[Caption-style text data]
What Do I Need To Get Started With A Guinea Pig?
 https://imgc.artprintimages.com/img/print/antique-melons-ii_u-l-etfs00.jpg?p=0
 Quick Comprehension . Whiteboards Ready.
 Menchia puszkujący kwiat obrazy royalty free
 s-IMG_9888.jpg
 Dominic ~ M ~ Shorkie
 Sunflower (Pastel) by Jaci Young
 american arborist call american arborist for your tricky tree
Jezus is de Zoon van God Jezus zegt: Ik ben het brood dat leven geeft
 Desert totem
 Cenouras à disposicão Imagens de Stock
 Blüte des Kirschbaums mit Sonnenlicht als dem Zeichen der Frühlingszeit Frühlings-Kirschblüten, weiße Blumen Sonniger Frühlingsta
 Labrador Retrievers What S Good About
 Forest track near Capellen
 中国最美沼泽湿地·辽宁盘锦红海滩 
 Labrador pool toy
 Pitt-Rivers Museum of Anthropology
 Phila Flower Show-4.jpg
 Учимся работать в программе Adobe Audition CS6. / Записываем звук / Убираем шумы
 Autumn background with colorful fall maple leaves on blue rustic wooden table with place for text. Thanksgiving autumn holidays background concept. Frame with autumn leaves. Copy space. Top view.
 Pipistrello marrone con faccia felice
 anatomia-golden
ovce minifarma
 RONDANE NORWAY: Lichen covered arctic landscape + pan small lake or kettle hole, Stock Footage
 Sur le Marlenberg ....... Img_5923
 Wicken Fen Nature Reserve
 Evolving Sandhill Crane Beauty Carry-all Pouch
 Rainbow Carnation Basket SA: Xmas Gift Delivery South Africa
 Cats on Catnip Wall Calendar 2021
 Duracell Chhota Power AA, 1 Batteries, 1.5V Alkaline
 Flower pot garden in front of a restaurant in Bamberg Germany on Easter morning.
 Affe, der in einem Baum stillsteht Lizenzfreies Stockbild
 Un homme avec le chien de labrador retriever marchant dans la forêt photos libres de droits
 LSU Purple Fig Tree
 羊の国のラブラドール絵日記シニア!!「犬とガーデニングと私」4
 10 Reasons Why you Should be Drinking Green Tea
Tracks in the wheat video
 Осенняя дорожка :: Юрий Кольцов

PROBLEM STATEMENT
Reproduce verbatim the lines above, from the line with "american arborist call" through the line with "Cats on Catnip Wall Calendar 2021".

OUTPUT FOR THIS TASK
 american arborist call american arborist for your tricky tree
Jezus is de Zoon van God Jezus zegt: Ik ben het brood dat leven geeft
 Desert totem
 Cenouras à disposicão Imagens de Stock
 Blüte des Kirschbaums mit Sonnenlicht als dem Zeichen der Frühlingszeit Frühlings-Kirschblüten, weiße Blumen Sonniger Frühlingsta
 Labrador Retrievers What S Good About
 Forest track near Capellen
 中国最美沼泽湿地·辽宁盘锦红海滩 
 Labrador pool toy
 Pitt-Rivers Museum of Anthropology
 Phila Flower Show-4.jpg
 Учимся работать в программе Adobe Audition CS6. / Записываем звук / Убираем шумы
 Autumn background with colorful fall maple leaves on blue rustic wooden table with place for text. Thanksgiving autumn holidays background concept. Frame with autumn leaves. Copy space. Top view.
 Pipistrello marrone con faccia felice
 anatomia-golden
ovce minifarma
 RONDANE NORWAY: Lichen covered arctic landscape + pan small lake or kettle hole, Stock Footage
 Sur le Marlenberg ....... Img_5923
 Wicken Fen Nature Reserve
 Evolving Sandhill Crane Beauty Carry-all Pouch
 Rainbow Carnation Basket SA: Xmas Gift Delivery South Africa
 Cats on Catnip Wall Calendar 2021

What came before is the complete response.